Task goal = Rewrite the passage of the dataset documentation that begins at the words "Instead, we will" and stops after "shards for you!", swapping "distributed training" for "parallel training".

Document text =
Instead, we will need to group the columns by compatibility in the ``feature_columns``
argument.
Check out the :ref:`tensor data feature guide <datasets_tensor_ml_exchange>` for more
information on how to handle this.
Splitting Into and Consuming Shards
===================================
Datasets can be split up into disjoint sub-datasets, or shards.
Locality-aware splitting is supported if you pass in a list of actor handles to the
:meth:`ds.split() <ray.data.Dataset.split>` function along with the number of desired splits.
This is a common pattern useful for loading and sharding data between distributed training actors:
.. note::
If using :ref:`Ray Train <train-docs>` for distributed training, you do not need to split the dataset; Ray
Train will automatically do locality-aware splitting into per-trainer shards for you!
.. literalinclude:: ./doc_code/accessing_datasets.py
:language: python
:start-after: __split_begin__
:end-before: __split_end__
Random Access Datasets (Experimental)
=====================================
Datasets can be converted to a format that supports efficient random access with
:meth:`ds.to_random_access_dataset() API <ray.data.Dataset.to_random_access_dataset>`,
which partitions the dataset on a sort key and provides random access via distributed
binary search.
See the :ref:`random access feature guide <datasets_random_access>` for more
information.

Recorded information =
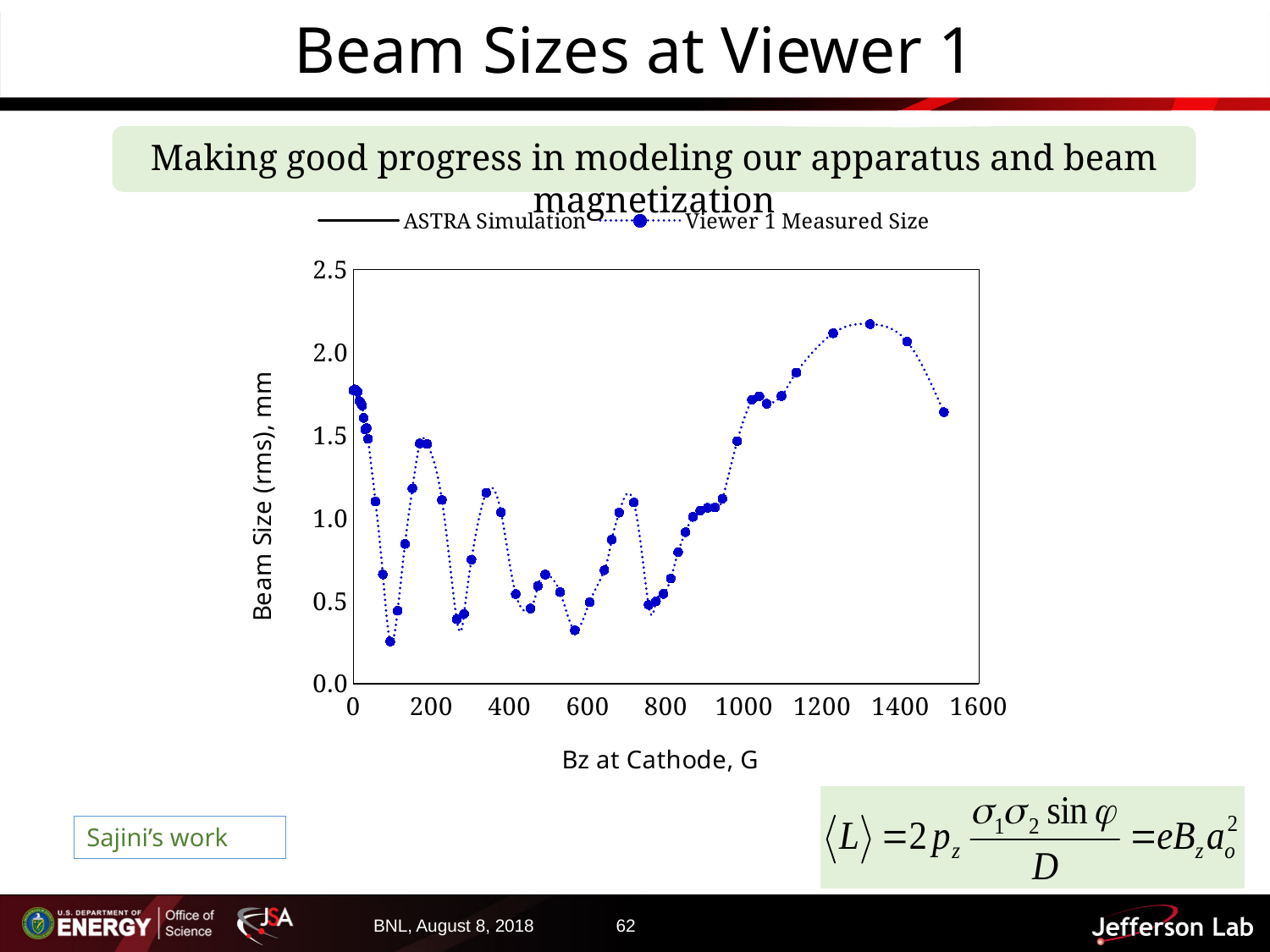
Is the lowest measured beam size found at Bz below 400 G or above 400 G? below 400 G Is the measured beam size at about Bz = 100 G greater or less than 0.5 mm? less Is the peak measured beam size near Bz = 1300 G greater or less than 2.0 mm? greater What are the two series named in the chart legend? ASTRA Simulation and Viewer 1 Measured Size Is the highest measured beam size found at Bz below 800 G or above 800 G? above 800 G What is the title of the x axis of the chart? Bz at Cathode, G How many series does the chart legend list? 2 Is the measured beam size at Bz = 0 G greater or less than 1.5 mm? greater Which is larger: the measured beam size near Bz = 1300 G or the measured beam size at Bz = 0 G? near Bz = 1300 G What kind of chart is shown on the slide? line chart with markers (scatter plot) Between Bz = 1000 G and Bz = 1300 G, does the measured beam size rise or fall? rise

Result below =
Instead, we will need to group the columns by compatibility in the ``feature_columns``
argument.
Check out the :ref:`tensor data feature guide <datasets_tensor_ml_exchange>` for more
information on how to handle this.
Splitting Into and Consuming Shards
===================================
Datasets can be split up into disjoint sub-datasets, or shards.
Locality-aware splitting is supported if you pass in a list of actor handles to the
:meth:`ds.split() <ray.data.Dataset.split>` function along with the number of desired splits.
This is a common pattern useful for loading and sharding data between parallel training actors:
.. note::
If using :ref:`Ray Train <train-docs>` for parallel training, you do not need to split the dataset; Ray
Train will automatically do locality-aware splitting into per-trainer shards for you!